── Recorded information ──

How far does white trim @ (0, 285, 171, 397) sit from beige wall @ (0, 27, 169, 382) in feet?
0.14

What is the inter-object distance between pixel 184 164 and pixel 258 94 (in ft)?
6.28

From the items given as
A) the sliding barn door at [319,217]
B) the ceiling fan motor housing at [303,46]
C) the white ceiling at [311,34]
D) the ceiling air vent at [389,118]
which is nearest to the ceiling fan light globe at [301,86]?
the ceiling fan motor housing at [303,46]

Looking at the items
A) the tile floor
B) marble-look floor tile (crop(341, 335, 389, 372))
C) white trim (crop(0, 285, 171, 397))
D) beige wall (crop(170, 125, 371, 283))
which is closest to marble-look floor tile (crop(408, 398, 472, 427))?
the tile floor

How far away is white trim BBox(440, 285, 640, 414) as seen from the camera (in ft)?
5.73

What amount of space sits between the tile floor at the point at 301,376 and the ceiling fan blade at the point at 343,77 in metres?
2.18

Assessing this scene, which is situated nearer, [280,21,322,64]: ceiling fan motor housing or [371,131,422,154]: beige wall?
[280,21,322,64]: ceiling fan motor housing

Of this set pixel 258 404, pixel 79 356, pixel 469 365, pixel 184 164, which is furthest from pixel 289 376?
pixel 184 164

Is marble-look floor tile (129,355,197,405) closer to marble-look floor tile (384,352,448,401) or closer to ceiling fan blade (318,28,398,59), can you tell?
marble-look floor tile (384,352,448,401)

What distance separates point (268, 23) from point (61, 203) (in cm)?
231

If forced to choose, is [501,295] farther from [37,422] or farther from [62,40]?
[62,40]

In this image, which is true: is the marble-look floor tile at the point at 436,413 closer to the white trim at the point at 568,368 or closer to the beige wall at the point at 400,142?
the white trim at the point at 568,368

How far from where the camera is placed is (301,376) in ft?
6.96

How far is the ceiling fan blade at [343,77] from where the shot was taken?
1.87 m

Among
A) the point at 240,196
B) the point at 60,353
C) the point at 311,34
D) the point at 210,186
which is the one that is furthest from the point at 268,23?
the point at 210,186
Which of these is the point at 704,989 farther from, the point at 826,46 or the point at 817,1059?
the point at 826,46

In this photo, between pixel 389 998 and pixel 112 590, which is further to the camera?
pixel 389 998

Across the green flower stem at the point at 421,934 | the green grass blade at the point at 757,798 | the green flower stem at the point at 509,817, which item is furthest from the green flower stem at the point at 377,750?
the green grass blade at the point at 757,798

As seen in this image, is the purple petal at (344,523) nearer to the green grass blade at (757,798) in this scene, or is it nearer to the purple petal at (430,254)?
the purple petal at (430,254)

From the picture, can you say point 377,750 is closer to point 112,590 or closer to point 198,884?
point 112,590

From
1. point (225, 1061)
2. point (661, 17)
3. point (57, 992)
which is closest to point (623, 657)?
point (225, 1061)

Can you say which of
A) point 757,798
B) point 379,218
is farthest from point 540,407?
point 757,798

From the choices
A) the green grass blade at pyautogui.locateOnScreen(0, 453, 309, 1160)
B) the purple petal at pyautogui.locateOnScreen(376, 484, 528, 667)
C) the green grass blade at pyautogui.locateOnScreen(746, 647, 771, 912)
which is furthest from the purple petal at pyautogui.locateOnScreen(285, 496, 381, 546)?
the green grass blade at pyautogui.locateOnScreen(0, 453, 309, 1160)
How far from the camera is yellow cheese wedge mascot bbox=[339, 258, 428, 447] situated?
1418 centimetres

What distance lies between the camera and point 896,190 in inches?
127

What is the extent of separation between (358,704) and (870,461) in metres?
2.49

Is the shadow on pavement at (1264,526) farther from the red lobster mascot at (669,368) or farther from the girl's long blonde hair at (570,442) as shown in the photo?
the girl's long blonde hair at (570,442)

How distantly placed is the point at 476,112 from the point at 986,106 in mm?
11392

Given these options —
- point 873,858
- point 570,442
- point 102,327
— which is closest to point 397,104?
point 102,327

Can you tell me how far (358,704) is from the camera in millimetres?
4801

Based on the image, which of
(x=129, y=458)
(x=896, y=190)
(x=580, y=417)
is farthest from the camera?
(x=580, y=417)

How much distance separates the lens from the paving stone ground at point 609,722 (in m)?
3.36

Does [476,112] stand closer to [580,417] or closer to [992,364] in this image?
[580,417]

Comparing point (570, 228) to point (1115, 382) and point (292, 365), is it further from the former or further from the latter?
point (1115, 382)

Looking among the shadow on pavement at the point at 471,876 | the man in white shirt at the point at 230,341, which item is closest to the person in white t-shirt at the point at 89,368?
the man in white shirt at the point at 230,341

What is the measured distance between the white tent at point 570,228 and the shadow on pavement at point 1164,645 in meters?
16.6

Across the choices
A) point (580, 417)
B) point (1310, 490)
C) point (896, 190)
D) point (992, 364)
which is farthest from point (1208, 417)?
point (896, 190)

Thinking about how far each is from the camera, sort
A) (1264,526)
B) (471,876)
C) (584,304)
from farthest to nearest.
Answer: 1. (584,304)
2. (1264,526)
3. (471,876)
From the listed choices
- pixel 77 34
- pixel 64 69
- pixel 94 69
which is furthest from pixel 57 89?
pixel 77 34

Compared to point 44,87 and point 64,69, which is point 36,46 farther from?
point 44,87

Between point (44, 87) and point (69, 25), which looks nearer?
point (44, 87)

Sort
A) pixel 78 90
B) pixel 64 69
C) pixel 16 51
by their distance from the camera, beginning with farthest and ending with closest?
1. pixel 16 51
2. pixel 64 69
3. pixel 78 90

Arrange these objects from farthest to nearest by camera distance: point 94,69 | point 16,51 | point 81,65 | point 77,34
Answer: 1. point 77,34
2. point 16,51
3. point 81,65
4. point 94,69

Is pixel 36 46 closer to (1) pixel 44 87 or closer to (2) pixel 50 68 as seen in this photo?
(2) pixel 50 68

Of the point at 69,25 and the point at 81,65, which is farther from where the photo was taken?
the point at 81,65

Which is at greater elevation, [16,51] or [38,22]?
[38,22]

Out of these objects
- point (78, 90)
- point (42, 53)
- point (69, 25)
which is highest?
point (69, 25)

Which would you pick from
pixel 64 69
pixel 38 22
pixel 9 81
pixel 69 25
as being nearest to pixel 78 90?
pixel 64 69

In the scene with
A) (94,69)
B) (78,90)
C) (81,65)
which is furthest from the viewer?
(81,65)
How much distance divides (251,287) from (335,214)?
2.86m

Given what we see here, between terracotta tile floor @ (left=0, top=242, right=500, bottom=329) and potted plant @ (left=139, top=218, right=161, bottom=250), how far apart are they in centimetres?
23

───

### Task prompt
Reproduce the material above, changing "beige wall" to "tan wall" everywhere it occurs and leaving all else untouched.

### Answer to the task
How far does white trim @ (0, 285, 171, 397) sit from tan wall @ (0, 27, 169, 382) in feet?
0.14

What is the inter-object distance between pixel 184 164 and pixel 258 94 (in ft)?
6.28

From the items given as
A) the sliding barn door at [319,217]
B) the ceiling fan motor housing at [303,46]
C) the white ceiling at [311,34]
D) the ceiling air vent at [389,118]
which is nearest to the ceiling fan light globe at [301,86]?
the ceiling fan motor housing at [303,46]

Looking at the items
A) the tile floor
B) marble-look floor tile (crop(341, 335, 389, 372))
C) white trim (crop(0, 285, 171, 397))
D) tan wall (crop(170, 125, 371, 283))
which is closest to marble-look floor tile (crop(408, 398, 472, 427))?
the tile floor

How far away is white trim BBox(440, 285, 640, 414) as seen from the camera (in ft)?
5.73

What amount of space sits between the tile floor at the point at 301,376 and the ceiling fan blade at the point at 343,77 in metres?
2.18

Assessing this scene, which is situated nearer, [280,21,322,64]: ceiling fan motor housing or [371,131,422,154]: tan wall?
[280,21,322,64]: ceiling fan motor housing

Of this set pixel 258 404, pixel 79 356, pixel 469 365, pixel 184 164, which is furthest from pixel 289 376?
pixel 184 164

Is marble-look floor tile (129,355,197,405) closer to marble-look floor tile (384,352,448,401) or closer to ceiling fan blade (318,28,398,59), can you tell?
marble-look floor tile (384,352,448,401)

What distance separates point (268, 23) from point (61, 203) (in cm)?
231

If forced to choose, is [501,295] farther from [37,422] or farther from [62,40]?
[62,40]

In this image, which is true: is the marble-look floor tile at the point at 436,413 closer to the white trim at the point at 568,368 or closer to the tan wall at the point at 400,142?
the white trim at the point at 568,368

How far from where the camera is placed is (301,376) in ft?
6.96

How far is the ceiling fan blade at [343,77] from where the shot was taken?
1.87 m

Among
A) the point at 240,196
B) the point at 60,353
C) the point at 311,34
D) the point at 210,186
which is the one that is furthest from the point at 268,23?
the point at 210,186
Which of these is the point at 704,989 farther from, the point at 826,46 or the point at 817,1059?
the point at 826,46

In this photo, between pixel 389 998 and pixel 112 590, which is further to the camera?
pixel 389 998

Across the green flower stem at the point at 421,934 | the green grass blade at the point at 757,798 | the green flower stem at the point at 509,817, which item is furthest from the green flower stem at the point at 377,750?
the green grass blade at the point at 757,798

As seen in this image, is the purple petal at (344,523) nearer to the green grass blade at (757,798) in this scene, or is it nearer to the purple petal at (430,254)?
the purple petal at (430,254)

From the picture, can you say point 377,750 is closer to point 112,590 or closer to point 198,884?
point 112,590

From
1. point (225, 1061)
2. point (661, 17)
3. point (57, 992)
which is closest to point (623, 657)?
point (225, 1061)

Can you say which of
A) point 757,798
B) point 379,218
is farthest from point 540,407?
point 757,798

From the choices
A) the green grass blade at pyautogui.locateOnScreen(0, 453, 309, 1160)
B) the purple petal at pyautogui.locateOnScreen(376, 484, 528, 667)
C) the green grass blade at pyautogui.locateOnScreen(746, 647, 771, 912)
which is furthest from the purple petal at pyautogui.locateOnScreen(285, 496, 381, 546)?
the green grass blade at pyautogui.locateOnScreen(0, 453, 309, 1160)
How far from the camera is yellow cheese wedge mascot bbox=[339, 258, 428, 447] situated?
1418 centimetres

What distance lies between the camera and point 896,190 in inches?
127

What is the extent of separation between (358,704) and (870,461) in metres?
2.49

Is the shadow on pavement at (1264,526) farther from the red lobster mascot at (669,368) or farther from the girl's long blonde hair at (570,442) as shown in the photo?
the girl's long blonde hair at (570,442)

How distantly placed is the point at 476,112 from the point at 986,106 in mm?
11392

Given these options —
- point 873,858
- point 570,442
- point 102,327
— which is closest to point 397,104?
point 102,327

Can you tell me how far (358,704) is from the camera in millimetres?
4801

Based on the image, which of
(x=129, y=458)
(x=896, y=190)
(x=580, y=417)
is farthest from the camera?
(x=580, y=417)

How much distance separates the lens from the paving stone ground at point 609,722 (in m)?
3.36

Does [476,112] stand closer to [580,417] or closer to [992,364] in this image?
[580,417]

Comparing point (570, 228) to point (1115, 382) and point (292, 365), is it further from the former or further from the latter?
point (1115, 382)

Looking among the shadow on pavement at the point at 471,876 | the man in white shirt at the point at 230,341, which item is closest to the person in white t-shirt at the point at 89,368?
the man in white shirt at the point at 230,341

What is the measured distance between the white tent at point 570,228 and the shadow on pavement at point 1164,645 in meters?
16.6

Across the choices
A) point (580, 417)
B) point (1310, 490)
C) point (896, 190)
D) point (992, 364)
which is farthest from point (1208, 417)?
point (896, 190)

Thinking about how far each is from the camera, sort
A) (1264,526)
B) (471,876)
C) (584,304)
from farthest to nearest.
Answer: 1. (584,304)
2. (1264,526)
3. (471,876)
From the listed choices
- pixel 77 34
- pixel 64 69
- pixel 94 69
which is furthest from pixel 57 89?
pixel 77 34

Compared to point 44,87 and point 64,69, which is point 36,46 farther from?
point 44,87

Between point (44, 87) and point (69, 25), which looks nearer?
point (44, 87)

Sort
A) pixel 78 90
B) pixel 64 69
C) pixel 16 51
by their distance from the camera, beginning with farthest and ending with closest?
1. pixel 16 51
2. pixel 64 69
3. pixel 78 90

Arrange these objects from farthest to nearest by camera distance: point 94,69 | point 16,51 | point 81,65 | point 77,34
Answer: 1. point 77,34
2. point 16,51
3. point 81,65
4. point 94,69

Is pixel 36 46 closer to (1) pixel 44 87 or closer to (2) pixel 50 68 as seen in this photo?
(2) pixel 50 68

Of the point at 69,25 and the point at 81,65, which is farther from where the photo was taken?
the point at 81,65

Which is at greater elevation, [16,51] or [38,22]?
[38,22]

Out of these objects
- point (78, 90)
- point (42, 53)
- point (69, 25)
which is highest?
point (69, 25)

Which would you pick from
pixel 64 69
pixel 38 22
pixel 9 81
pixel 69 25
as being nearest to pixel 78 90?
pixel 64 69

In the scene with
A) (94,69)
B) (78,90)
C) (81,65)
which is furthest from the viewer?
(81,65)
How much distance divides (251,287) from (335,214)?
2.86m

Given what we see here, between terracotta tile floor @ (left=0, top=242, right=500, bottom=329) and potted plant @ (left=139, top=218, right=161, bottom=250), how far apart are they in centimetres?
23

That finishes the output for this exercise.